In the last decade, peer-to-peer digital media has allowed architects to be exposed to a greater number of work opportunities, and this has brought alternative ways to exploit sweat equity, including crowd-funding on websites like Kickstarter, Pozible or Open Source Architecture (OSA). The way crowd-funding works is as follows: projects are pitched on these websites to the public in order to attract financial pledges; in return, pledgers receive a gift. While the “client” is a crowd of several or seven hundred, the architect maintains ownership over their ideas without being bound to investors while testing concepts on the common market. The return can be high for little money upfront, but the key is that the project must be of interest to a broad group.
Crowd-funding stems from the idea of crowd-sourcing; that is, the distribution of problem-solving between various agents.
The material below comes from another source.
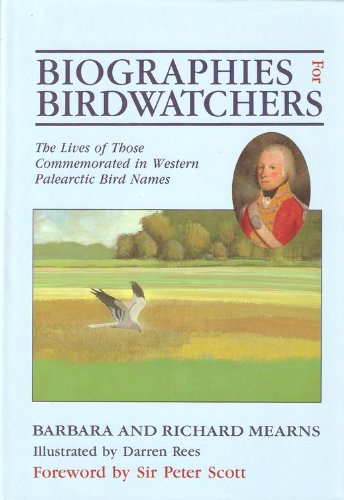 Biographies for Birdwatchers: The Lives of Those Commemorated in West Palearctic Bird Names (Books About Birds)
What is unique about crowd-sourcing is that it depends upon the production and maintenance of the “commons,” or resources that are shared by a group of people – things of common interest (such as the maintenance of peer-to-peer file-sharing websites). There is not a monetary value placed on this production as it is undertaken for mutual benefit.
+Pool. Image: pluspool.org
While crowd-funding seems an appropriate way to gain access to new funds, in the realm of architecture it necessitates more than just an inspiring idea. The physicality of the project demands involvement from many other stakeholders beyond the crowd, including government and the citizens affected by the project. Without engaging with these agents from the beginning, projects can easily fail. Dan Hill gave warning of this problem in his lecture “Trojan Horse, Dark Matter” when he described a crowd-funding project to erect a RoboCop statue in Detroit that had little relationship to its context, and was thus thwarted by the city mayor. As a critique of this inherent problem of crowd-funding, Sitra (an agency Dan Hill works for) has launched a prototype agency entitled Brickstarter. It promises to be a crowd-funding facilitator that does not depend upon digital self-organizing alone, but which focuses on physical communities by encouraging citizens to be engaged with local decision making. It does this via a “web service that provides a shared platform for citizens to suggest and build possibilities into proposals into projects.” Unlike Kickstarter, it hopes to align local and government interests while still unlocking the potential of crowd-funding.
More than an exchange of cultural capital, crowd-funding aims to contribute to a better common good that finds funds outside the state or private enterprise. This approach seeks value for work by putting responsibility for a good idea in the hands of the architect (or the citizen) to inspire a crowd and the people it affects, rather than waiting for the arrival of a single patron who may never come.